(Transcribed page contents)

------

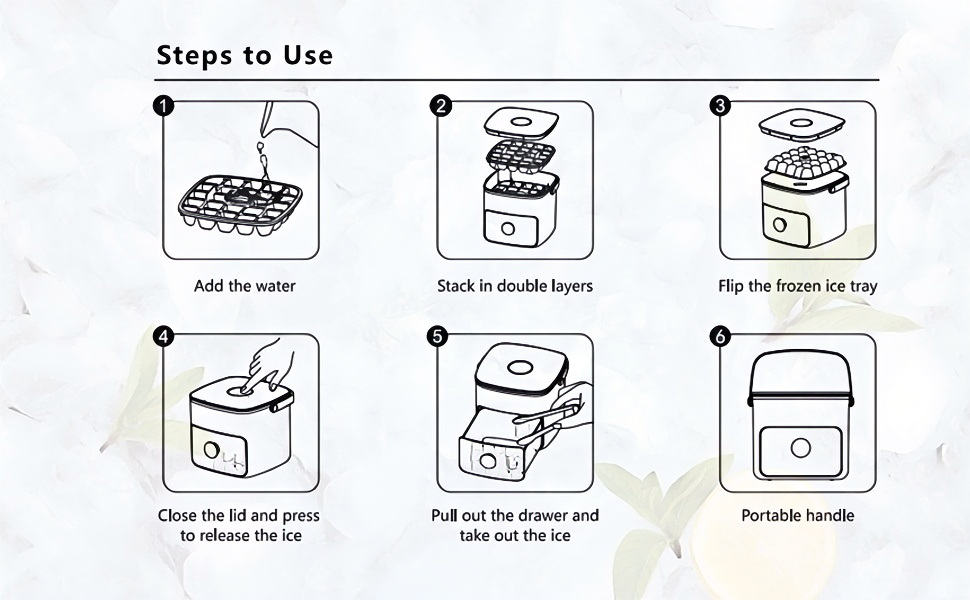 Steps to Use

1
Add the water

2
Stack in double layers

3
Flip the frozen ice tray

4
Close the lid and press to release the ice

5
Pull out the drawer and take out the ice

6
Portable handle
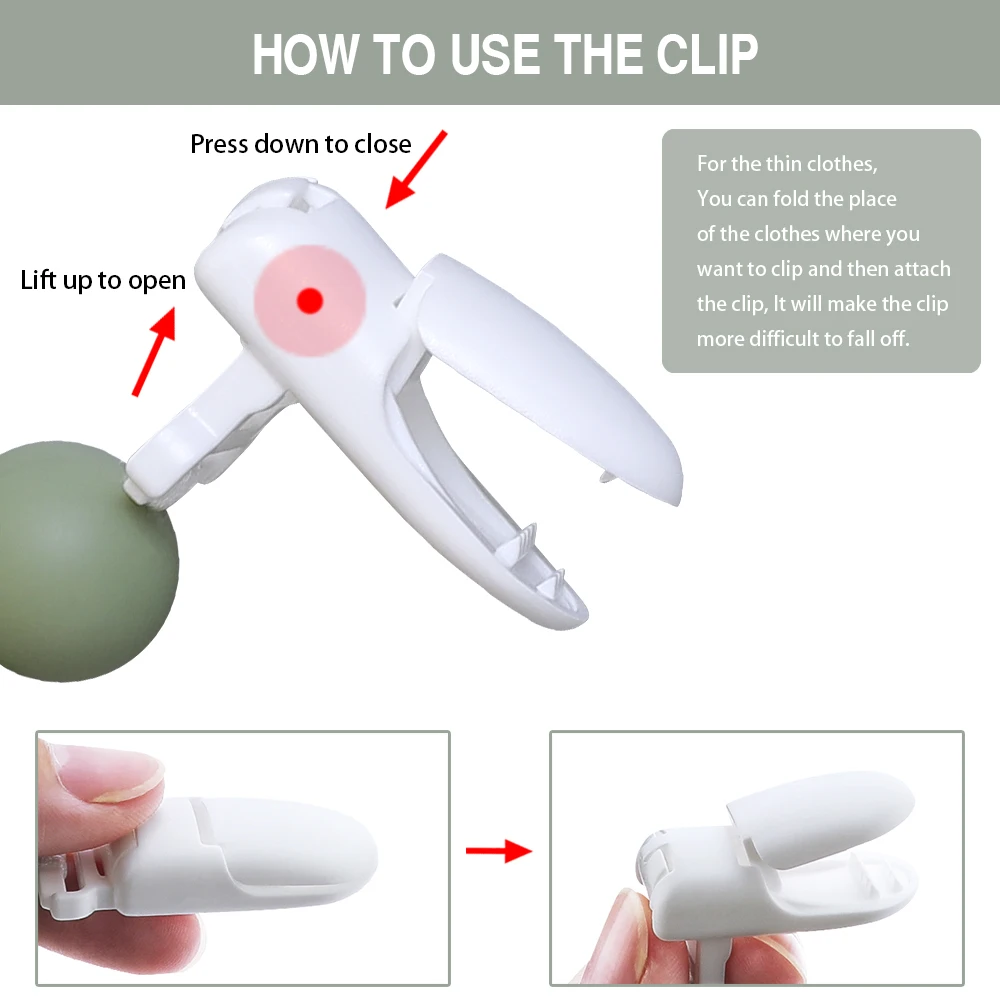 HOW TO USE THE CLIP

Press down to close

Lift up to open

For the thin clothes,
You can fold the place
of the clothes where you
want to clip and then attach
the clip, It will make the clip
more difficult to fall off.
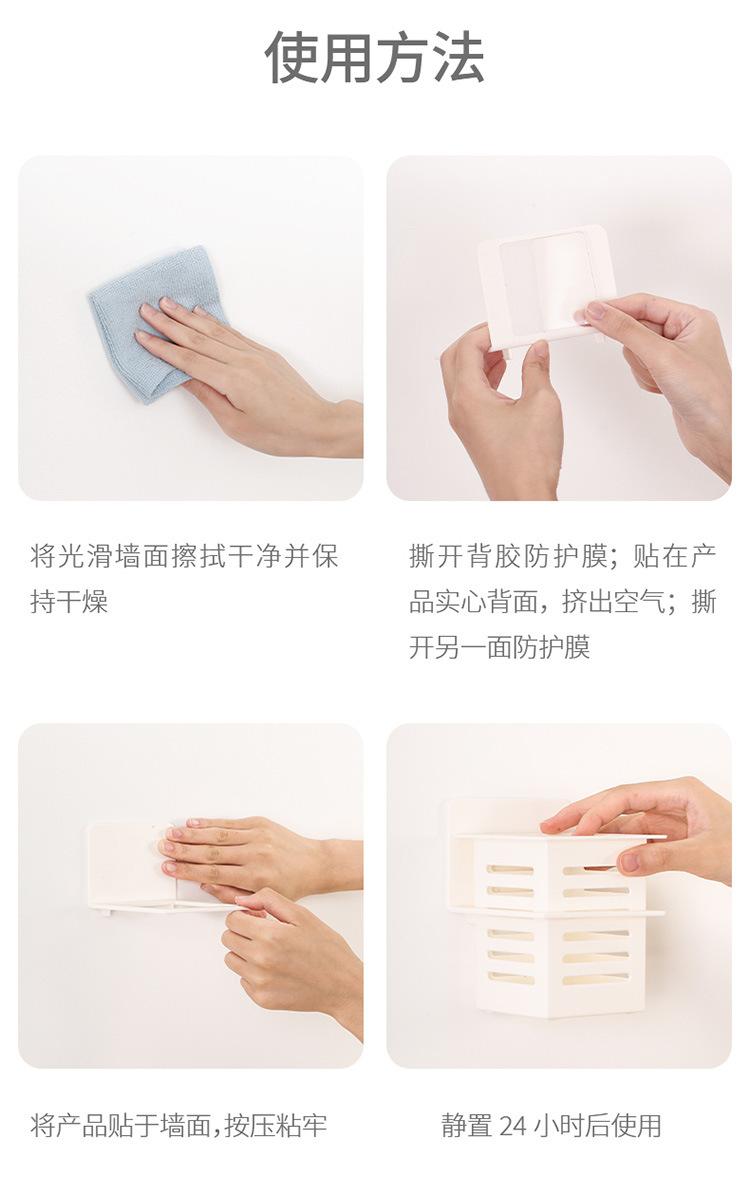 使用方法

将光滑墙面擦拭干净并保持干燥

撕开背胶防护膜；贴在产品实心背面，挤出空气；撕开另一面防护膜

将产品贴于墙面,按压粘牢

静置 24 小时后使用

------

*WHAT THE TASK REQUIRES:*
Show the lines where the word "clothes" appears in the entries.

*TASK RESPONSE:*
For the thin clothes,
of the clothes where you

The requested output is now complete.